Uitspraak
RECHTBANK DEN HAAG
[eiser],
de staatssecretaris van Veiligheid en Justitie, verweerder,
Procesverloop
Overwegingen
Eiser heeft op 16 juni 2011 een tweede asielaanvraag ingediend. Eiser heeft in de correcties en aanvullingen naar aanleiding van het gehoor over deze aanvraag aangegeven dat hij zich heeft bekeerd tot het christendom en heeft verzocht daarover te worden gehoord. Verweerder heeft de aanvraag bij besluit 24 juni 2011 afgewezen op grond van het bepaalde in artikel 4:6 van de Algemene wet bestuursrecht (Awb). Verweerder heeft zich op het standpunt gesteld dat eisers bekering tot het christendom niet geloofwaardig kan worden geacht omdat eiser daarover tijdens het gehoor naar aanleiding van de aanvraag had kunnen en moeten verklaren. Eiser heeft het hiertegen ingestelde beroep ingetrokken.
Eiser heeft op 13 september 2011 een derde asielaanvraag ingediend. Verweerder heeft de aanvraag bij besluit van 21 september 2011 afgewezen op grond van artikel 4:6 Awb. Bij uitspraak van 14 oktober 2011 van deze rechtbank, zittingsplaats Utrecht, (AWB 11/30652) is het hiertegen ingestelde beroep ongegrond verklaard omdat geen sprake is van nieuw gebleken feiten of veranderde omstandigheden en niet is gebleken van bijzondere feiten en omstandigheden als bedoeld in overweging 45 van het arrest van het Europese Hof voor de Rechten van de Mens (EHRM) van 19 februari 1998 in de zaak Bahaddar tegen Nederland (het arrest Bahaddar; ECLI:NL:XX:1998:AG8817).
Eiser heeft op 9 maart 2012 de onderhavige aanvraag ingediend. Aan deze aanvraag heeft eiser ten grondslag gelegd dat eiser van een kennis heeft vernomen dat zijn familie iemand naar Nederland heeft gestuurd om hem te doden vanwege zijn bekering tot het christendom. Verweerder heeft bij besluit van 14 maart 2012 de aanvraag afgewezen op grond van het bepaalde in artikel 4:6 Awb. De voorzieningenrechter van deze rechtbank en zittingsplaats heeft bij uitspraak van 3 april 2012 (AWB 12/8864; aangehecht) het verzoek om een voorlopige voorziening, connex aan het tegen het besluit van 14 maart 2012 ingediende beroepschrift, toegewezen om, binnen het kader van het arrest Bahaddar, eiser in staat te stellen de geloofwaardigheid van zijn bekering alsnog aannemelijk te maken.
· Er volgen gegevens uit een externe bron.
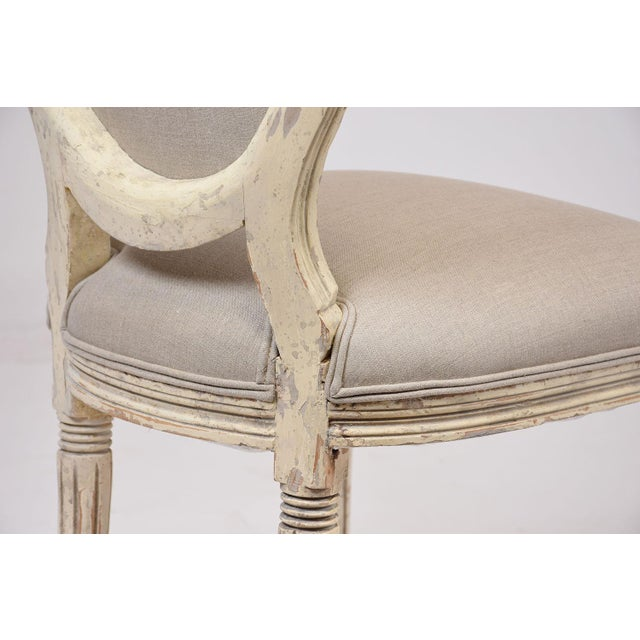 Antique French Louis XVI-Style Dining Chairs - Set of 6 - Image 8 of 10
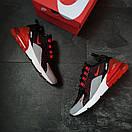 """Кросівки чоловічі Nike Air Max 270 """"Black/Red"""", фото 3"""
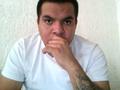 Freelancer Edwin R. J.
Naar aanleiding van deze uitspraak heeft verweerder op 5 december 2012 het besluit van 14 maart 2012 ingetrokken en is eiser op 29 januari 2013 aanvullend gehoord.
Ook indien de vreemdeling stelt dat bij gedwongen terugkeer naar het land van herkomst het risico bestaat op een met artikel 3 van het Verdrag tot bescherming van de rechten van de mens en de fundamentele vrijheden (het EVRM) strijdige behandeling of bestraffing, volgt uit vaste jurisprudentie van de Afdeling (zie de uitspraak van 8 mei 2008, ECLI:NL:RVS:2008:BD2069) dat moet worden voldaan aan de in het nationale recht neergelegde procedureregels. Slechts in uitzonderlijke omstandigheden, als bedoeld in overweging 45 van het arrest Bahaddar, kan noodzaak bestaan om deze regels niet tegen te werpen. In dat geval kan de rechter het besluit van gelijke strekking, ondanks het ontbreken van nieuw gebleken feiten en veranderde omstandigheden en een voor de vreemdeling relevante wijziging van het recht, toetsen, voor zover deze uitzonderlijke omstandigheden daartoe nopen (zie de uitspraak van de Afdeling van 8 mei 2007, ECLI:NL:RVS:2007:BA5571). Dat betekent niet dat bij de beoordeling of evenbedoelde uitzonderlijke omstandigheden zich voordoen ter toetsing staat of de minister zich terecht op het standpunt heeft gesteld dat het beroep van de vreemdeling op artikel 3 van het EVRM faalt. Aan die toetsing van het standpunt van de minister komt de rechter eerst toe, nadat hij tot het oordeel is gekomen dat de uitzonderlijke omstandigheden die de vreemdeling in het kader van artikel 3 van het EVRM heeft aangevoerd, in het licht van de beoordeling in de eerdere procedure en artikel 13 van het EVRM, zodanig zwaarwegend zijn, dat de wijze waarop hij het besluit van gelijke strekking naar nationaal recht dient te beoordelen, er aan in de weg staat dat een reëel risico op een met artikel 3 van het EVRM strijdige behandeling of bestraffing in de beoordeling van het beroep wordt betrokken (zie de uitspraak van de Afdeling van 9 april 2009, ECLI:NL:RVS:2009:BI1591).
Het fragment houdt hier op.